Arrange every line of the records below as a numbered list. Skip blank lines and leave out the pictures.

========================================

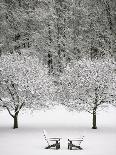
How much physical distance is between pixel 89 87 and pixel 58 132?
4.34 metres

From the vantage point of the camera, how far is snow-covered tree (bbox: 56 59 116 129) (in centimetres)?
2909

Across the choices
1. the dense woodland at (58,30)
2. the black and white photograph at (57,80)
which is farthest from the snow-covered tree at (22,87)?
the dense woodland at (58,30)

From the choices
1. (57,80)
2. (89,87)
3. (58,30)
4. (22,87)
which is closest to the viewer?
(22,87)

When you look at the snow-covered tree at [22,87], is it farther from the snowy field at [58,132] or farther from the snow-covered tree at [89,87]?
the snowy field at [58,132]

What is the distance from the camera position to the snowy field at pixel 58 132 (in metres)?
21.7

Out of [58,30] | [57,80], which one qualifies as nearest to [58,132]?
[57,80]

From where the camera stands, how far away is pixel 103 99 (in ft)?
96.7

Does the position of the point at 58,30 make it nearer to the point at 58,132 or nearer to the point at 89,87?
the point at 89,87

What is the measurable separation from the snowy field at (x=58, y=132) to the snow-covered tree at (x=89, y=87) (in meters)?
1.93

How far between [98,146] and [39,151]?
3.67 meters

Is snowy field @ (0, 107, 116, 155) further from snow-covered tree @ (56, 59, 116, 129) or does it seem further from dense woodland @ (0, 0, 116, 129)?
dense woodland @ (0, 0, 116, 129)

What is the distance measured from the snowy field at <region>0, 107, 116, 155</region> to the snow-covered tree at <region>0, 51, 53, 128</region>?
1885 mm

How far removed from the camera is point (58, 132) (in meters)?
27.5

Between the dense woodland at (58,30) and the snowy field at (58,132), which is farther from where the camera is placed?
the dense woodland at (58,30)
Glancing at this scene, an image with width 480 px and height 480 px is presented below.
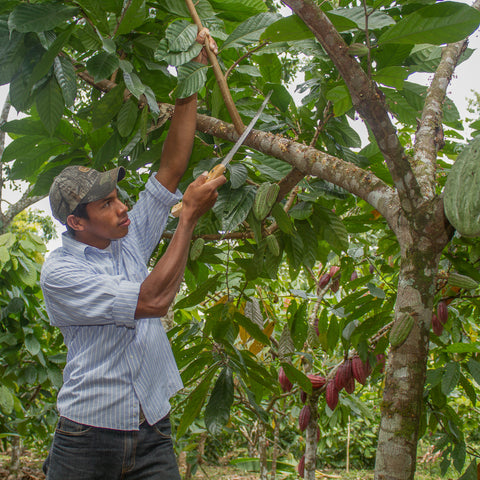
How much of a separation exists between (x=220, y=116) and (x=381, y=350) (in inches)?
42.9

========================================

§ **TASK RESULT**:
1. How much physical distance is between pixel 89 87 and pixel 58 132?
2. 4.34 metres
3. From the vantage point of the camera, how far is snow-covered tree (bbox: 56 59 116 129) (in centimetres)?
4. 2909
5. Across the choices
6. 1. the dense woodland at (58,30)
7. 2. the black and white photograph at (57,80)
8. which is farthest from the snow-covered tree at (22,87)?
9. the dense woodland at (58,30)
10. From the choices
11. 1. (57,80)
12. 2. (89,87)
13. 3. (58,30)
14. 4. (22,87)
15. which is closest to the viewer?
16. (22,87)
17. When you look at the snow-covered tree at [22,87], is it farther from the snowy field at [58,132] or farther from the snow-covered tree at [89,87]?
18. the snowy field at [58,132]
19. What is the distance from the camera position to the snowy field at pixel 58 132 (in metres)?
20. 21.7
21. Out of [58,30] | [57,80], which one qualifies as nearest to [58,132]?
22. [57,80]
23. From where the camera stands, how far away is pixel 103 99 (in ft)?
24. 96.7
25. Does the position of the point at 58,30 make it nearer to the point at 58,132 or nearer to the point at 89,87?
26. the point at 89,87
27. What is the measurable separation from the snowy field at (x=58, y=132) to the snow-covered tree at (x=89, y=87) (in meters)?
28. 1.93
29. How far between [98,146] and [39,151]?
30. 3.67 meters
31. Is snowy field @ (0, 107, 116, 155) further from snow-covered tree @ (56, 59, 116, 129) or does it seem further from dense woodland @ (0, 0, 116, 129)?
32. dense woodland @ (0, 0, 116, 129)
33. What is the distance measured from the snowy field at <region>0, 107, 116, 155</region> to the snow-covered tree at <region>0, 51, 53, 128</region>?
34. 1885 mm
35. How far removed from the camera is point (58, 132) (in meters)?
36. 27.5
37. Between the dense woodland at (58,30) and the snowy field at (58,132), which is farther from where the camera is placed?
38. the dense woodland at (58,30)
39. Glancing at this scene, an image with width 480 px and height 480 px is presented below.
40. How much of a separation exists between (x=220, y=116) and (x=381, y=350) (in inches)?
41. 42.9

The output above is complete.